21-295: Putnam Seminar (Fall 2012)

Po-Shen Loh

Last updated 1 December 2012.


We have doubled the number of official sections from 2 to 4, in order to maintain optimal class sizes. Meeting times and locations are:

Additional activities considered to be part of the course

Course description

Problem solving is an essential skill in every discipline, from mathematics to carpentry. This class seeks to develop that ability through challenging (but fun) problems which require some creativity to solve. These problems will generally come from mathematical competitions, and students will also have the opportunity to try their hands at two regional/national competitions, the VTRMC and the Putnam.

Yet although competitions are the title of this course, the syllabus will actually be constructed around general problem-solving techniques in mathematics. The instructor's aim is to use the competition problems to teach some mathematics which is not usually seen in ordinary classes, but is also beneficial to learn.

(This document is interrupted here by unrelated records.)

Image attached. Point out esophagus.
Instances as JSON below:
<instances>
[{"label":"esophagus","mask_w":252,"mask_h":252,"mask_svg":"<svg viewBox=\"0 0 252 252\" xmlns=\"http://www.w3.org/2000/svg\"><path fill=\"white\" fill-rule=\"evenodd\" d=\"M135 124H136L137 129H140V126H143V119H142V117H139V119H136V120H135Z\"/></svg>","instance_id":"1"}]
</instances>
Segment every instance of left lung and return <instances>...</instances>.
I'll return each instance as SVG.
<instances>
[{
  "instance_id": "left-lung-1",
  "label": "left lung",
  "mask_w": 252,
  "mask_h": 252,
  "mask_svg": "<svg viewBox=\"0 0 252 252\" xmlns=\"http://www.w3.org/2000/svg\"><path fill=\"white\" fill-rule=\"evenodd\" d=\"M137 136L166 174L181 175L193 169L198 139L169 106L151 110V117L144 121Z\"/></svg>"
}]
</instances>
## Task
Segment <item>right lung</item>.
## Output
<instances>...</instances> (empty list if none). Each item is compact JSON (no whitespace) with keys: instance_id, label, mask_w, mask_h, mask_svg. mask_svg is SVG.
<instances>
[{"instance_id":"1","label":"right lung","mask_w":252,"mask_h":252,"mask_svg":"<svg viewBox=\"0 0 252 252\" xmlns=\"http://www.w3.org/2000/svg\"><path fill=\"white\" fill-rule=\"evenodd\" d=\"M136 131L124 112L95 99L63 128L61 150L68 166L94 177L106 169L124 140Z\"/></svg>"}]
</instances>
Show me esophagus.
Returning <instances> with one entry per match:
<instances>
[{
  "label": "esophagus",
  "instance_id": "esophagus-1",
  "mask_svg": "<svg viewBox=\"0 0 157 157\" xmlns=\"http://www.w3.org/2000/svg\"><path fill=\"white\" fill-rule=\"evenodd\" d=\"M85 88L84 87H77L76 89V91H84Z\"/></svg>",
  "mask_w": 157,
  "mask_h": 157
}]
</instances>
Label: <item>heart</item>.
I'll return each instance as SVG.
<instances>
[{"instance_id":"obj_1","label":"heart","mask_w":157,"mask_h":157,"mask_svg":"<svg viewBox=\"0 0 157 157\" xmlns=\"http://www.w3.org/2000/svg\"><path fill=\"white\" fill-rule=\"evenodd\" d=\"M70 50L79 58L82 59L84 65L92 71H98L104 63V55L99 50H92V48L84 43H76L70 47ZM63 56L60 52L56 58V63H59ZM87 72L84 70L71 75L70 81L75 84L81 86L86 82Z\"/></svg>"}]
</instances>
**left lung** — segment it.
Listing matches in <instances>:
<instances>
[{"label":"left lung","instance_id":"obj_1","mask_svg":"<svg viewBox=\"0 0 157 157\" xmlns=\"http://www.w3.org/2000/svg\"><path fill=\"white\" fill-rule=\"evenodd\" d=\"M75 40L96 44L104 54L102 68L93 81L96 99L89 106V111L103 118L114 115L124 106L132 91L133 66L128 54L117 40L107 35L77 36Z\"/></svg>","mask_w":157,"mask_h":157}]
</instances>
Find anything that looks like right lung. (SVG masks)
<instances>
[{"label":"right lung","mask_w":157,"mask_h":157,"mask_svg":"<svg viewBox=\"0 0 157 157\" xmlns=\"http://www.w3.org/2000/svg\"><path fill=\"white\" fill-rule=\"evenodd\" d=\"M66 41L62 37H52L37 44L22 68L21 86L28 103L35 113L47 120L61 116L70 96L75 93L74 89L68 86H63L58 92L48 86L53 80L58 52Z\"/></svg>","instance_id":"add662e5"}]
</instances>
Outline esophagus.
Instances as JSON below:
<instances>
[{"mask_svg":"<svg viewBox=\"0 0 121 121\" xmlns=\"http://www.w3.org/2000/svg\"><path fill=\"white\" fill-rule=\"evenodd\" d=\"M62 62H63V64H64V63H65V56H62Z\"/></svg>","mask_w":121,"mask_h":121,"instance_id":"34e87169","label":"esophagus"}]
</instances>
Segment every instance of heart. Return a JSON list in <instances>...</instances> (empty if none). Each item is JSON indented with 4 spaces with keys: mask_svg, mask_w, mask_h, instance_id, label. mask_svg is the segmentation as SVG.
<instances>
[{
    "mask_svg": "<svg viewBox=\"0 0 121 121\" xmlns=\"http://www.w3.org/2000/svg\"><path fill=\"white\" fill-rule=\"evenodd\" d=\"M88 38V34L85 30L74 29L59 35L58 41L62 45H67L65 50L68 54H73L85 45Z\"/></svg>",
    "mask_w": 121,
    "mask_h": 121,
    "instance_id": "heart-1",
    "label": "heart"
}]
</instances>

There is no official reference for this course, as much of the material will come from the instructor's experience in coaching the United States Math Olympiad team. Nevertheless, it should be mentioned that there will be some correlation with the book Putnam and Beyond, by Razvan Gelca and Titu Andreescu. Students are not required to purchase the book!

Levels and expectations

The aim of this class is to provide a comprehensive introduction to the various branches of mathematics which appear in the Putnam and related competitions. Each week will focus on a particular theme, and the teaching style will be midway between a pure lecture and a pure problem-solving session.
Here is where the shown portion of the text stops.